AIM
Repeat the records below word for word, but start at the line that contains "What is the distance of", stop after the last line, and include nothing else.

DATA TO USE
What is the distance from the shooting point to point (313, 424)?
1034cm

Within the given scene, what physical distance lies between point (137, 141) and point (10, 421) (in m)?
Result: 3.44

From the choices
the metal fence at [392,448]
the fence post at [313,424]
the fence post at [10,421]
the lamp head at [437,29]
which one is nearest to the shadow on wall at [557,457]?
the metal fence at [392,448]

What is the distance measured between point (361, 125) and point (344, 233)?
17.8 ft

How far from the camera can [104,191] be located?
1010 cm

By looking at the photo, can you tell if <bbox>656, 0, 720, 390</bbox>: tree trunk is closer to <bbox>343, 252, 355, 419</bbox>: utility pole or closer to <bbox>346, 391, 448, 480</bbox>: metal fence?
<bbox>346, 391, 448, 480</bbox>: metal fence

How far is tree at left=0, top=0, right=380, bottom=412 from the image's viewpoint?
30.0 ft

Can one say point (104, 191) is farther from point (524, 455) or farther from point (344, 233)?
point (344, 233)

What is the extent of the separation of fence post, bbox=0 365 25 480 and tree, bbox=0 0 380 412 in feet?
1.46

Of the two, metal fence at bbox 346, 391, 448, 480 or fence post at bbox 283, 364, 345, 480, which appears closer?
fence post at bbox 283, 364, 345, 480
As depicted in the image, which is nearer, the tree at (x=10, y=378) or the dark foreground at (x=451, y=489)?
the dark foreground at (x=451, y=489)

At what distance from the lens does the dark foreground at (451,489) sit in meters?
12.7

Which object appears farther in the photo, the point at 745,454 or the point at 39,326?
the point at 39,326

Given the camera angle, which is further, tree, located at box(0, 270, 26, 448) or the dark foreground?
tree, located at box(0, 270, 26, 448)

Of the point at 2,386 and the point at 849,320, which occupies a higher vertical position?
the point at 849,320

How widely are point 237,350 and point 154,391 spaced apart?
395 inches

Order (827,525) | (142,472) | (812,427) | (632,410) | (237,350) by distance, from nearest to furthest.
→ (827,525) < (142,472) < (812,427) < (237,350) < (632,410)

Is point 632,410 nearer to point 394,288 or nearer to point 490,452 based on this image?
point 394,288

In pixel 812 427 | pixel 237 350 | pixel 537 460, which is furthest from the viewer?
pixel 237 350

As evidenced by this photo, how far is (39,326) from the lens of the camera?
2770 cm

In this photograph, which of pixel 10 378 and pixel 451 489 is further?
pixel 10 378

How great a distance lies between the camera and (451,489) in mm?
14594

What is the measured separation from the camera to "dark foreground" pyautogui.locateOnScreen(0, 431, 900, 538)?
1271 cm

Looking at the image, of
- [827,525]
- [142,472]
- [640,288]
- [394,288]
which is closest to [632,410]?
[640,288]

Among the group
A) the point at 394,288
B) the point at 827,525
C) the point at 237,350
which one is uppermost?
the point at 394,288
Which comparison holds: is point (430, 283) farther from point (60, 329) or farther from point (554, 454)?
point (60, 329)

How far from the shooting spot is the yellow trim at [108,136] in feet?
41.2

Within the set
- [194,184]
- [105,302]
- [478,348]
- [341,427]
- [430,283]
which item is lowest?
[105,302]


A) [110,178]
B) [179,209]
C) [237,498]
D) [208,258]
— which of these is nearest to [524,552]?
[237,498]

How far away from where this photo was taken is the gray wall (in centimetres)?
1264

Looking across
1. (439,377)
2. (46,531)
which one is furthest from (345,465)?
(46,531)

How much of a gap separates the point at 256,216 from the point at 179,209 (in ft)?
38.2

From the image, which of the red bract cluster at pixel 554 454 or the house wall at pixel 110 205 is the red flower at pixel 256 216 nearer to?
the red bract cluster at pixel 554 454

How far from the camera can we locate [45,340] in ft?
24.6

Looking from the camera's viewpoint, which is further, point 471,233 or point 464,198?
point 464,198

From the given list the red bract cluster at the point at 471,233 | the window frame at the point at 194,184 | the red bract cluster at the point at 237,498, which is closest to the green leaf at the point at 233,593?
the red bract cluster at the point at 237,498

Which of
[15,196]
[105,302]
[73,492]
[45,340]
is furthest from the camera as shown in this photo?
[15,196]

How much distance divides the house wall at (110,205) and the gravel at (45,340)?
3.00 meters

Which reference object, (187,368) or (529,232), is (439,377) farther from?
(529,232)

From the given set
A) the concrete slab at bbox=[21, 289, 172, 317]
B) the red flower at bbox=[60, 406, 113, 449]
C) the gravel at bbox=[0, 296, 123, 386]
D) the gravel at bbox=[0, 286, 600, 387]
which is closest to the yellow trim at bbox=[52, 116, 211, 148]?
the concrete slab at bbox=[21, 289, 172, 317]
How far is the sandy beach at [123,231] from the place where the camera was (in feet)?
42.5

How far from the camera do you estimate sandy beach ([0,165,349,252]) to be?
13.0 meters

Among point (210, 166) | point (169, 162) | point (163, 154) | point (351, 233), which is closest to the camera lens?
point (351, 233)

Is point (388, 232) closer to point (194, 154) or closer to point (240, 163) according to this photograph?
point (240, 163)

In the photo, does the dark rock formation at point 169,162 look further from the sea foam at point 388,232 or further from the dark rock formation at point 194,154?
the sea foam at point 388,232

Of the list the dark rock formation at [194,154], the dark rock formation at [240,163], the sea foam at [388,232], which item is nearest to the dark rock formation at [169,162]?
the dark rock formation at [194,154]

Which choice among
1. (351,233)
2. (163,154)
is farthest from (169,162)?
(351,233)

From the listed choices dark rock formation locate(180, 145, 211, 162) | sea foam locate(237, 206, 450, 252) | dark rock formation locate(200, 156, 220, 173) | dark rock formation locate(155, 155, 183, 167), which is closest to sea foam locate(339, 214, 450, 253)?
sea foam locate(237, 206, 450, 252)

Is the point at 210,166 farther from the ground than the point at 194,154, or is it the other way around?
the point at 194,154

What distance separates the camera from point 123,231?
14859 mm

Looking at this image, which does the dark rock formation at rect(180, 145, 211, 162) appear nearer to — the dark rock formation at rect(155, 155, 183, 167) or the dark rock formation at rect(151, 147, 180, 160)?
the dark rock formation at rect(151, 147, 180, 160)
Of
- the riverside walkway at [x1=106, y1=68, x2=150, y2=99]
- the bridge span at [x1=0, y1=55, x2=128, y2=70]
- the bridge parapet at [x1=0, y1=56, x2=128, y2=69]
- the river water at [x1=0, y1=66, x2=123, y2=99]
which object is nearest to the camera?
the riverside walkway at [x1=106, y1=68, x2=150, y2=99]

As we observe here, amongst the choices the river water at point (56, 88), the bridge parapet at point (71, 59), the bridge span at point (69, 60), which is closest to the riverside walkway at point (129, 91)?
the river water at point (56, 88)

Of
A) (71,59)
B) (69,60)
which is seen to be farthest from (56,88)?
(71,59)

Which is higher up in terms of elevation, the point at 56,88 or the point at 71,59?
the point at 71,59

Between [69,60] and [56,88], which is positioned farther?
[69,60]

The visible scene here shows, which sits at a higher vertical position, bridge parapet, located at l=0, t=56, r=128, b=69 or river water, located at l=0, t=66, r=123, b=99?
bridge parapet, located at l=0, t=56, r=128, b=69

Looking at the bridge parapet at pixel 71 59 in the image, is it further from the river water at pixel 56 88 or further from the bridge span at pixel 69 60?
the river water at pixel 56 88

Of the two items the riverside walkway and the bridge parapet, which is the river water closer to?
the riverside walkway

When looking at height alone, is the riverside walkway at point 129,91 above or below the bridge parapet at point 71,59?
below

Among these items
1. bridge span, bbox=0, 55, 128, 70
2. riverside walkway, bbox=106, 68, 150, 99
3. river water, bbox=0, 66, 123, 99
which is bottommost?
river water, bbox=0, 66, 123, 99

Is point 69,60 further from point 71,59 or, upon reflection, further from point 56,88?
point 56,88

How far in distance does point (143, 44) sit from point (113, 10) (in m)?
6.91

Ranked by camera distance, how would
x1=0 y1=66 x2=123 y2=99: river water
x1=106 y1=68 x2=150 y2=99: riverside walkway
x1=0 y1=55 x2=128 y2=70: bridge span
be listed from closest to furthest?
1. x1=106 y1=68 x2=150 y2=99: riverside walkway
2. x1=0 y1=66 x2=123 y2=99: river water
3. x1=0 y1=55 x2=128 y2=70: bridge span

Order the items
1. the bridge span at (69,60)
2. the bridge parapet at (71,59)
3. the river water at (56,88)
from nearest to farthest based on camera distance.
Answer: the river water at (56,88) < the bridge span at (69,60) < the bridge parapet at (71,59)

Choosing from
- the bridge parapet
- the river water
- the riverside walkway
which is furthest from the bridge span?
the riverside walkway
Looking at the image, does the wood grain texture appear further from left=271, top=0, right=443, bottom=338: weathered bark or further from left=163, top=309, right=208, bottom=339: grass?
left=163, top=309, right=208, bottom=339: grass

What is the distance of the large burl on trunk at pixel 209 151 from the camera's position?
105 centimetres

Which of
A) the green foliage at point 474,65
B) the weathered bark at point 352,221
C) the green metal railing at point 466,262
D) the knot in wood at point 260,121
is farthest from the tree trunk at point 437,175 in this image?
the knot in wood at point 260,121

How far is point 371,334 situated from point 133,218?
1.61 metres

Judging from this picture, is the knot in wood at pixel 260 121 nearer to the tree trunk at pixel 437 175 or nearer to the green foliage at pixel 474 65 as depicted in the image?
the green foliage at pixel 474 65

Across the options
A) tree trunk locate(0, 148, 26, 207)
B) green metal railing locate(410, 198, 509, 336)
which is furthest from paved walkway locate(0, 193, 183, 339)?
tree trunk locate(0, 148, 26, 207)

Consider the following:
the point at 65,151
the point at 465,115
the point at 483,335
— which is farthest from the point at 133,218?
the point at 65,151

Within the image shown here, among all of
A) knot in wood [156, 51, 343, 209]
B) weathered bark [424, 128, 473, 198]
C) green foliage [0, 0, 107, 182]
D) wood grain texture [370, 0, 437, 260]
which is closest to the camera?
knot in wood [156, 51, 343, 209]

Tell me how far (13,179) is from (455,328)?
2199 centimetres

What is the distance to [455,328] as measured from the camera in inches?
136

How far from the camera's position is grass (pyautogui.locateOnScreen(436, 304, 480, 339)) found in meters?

ANSWER TO THIS EXERCISE
What is the distance of the large burl on trunk at pixel 209 151 from the camera's position?
105 centimetres

Which of
A) the green foliage at point 474,65
B) the weathered bark at point 352,221
C) the green metal railing at point 466,262
D) the knot in wood at point 260,121
is farthest from the tree trunk at point 437,175 in this image?
the knot in wood at point 260,121

How far is point 371,334 situated from point 133,218?
1.61 metres

Judging from this picture, is the knot in wood at pixel 260 121 nearer to the tree trunk at pixel 437 175 or nearer to the green foliage at pixel 474 65 as depicted in the image?
the green foliage at pixel 474 65

Across the options
A) tree trunk locate(0, 148, 26, 207)
B) green metal railing locate(410, 198, 509, 336)
which is furthest from paved walkway locate(0, 193, 183, 339)?
tree trunk locate(0, 148, 26, 207)

Consider the following:
the point at 65,151
the point at 465,115
the point at 483,335
— which is farthest from the point at 133,218?
the point at 65,151

Within the image shown here, among all of
A) knot in wood [156, 51, 343, 209]
B) weathered bark [424, 128, 473, 198]
C) green foliage [0, 0, 107, 182]
D) wood grain texture [370, 0, 437, 260]
which is closest to the camera?
knot in wood [156, 51, 343, 209]

Tell me how far (13,179) is from (455,328)?
2199 centimetres

What is the distance to [455,328] as measured from the camera in inches?
136

How far from the camera's position is grass (pyautogui.locateOnScreen(436, 304, 480, 339)) found in meters?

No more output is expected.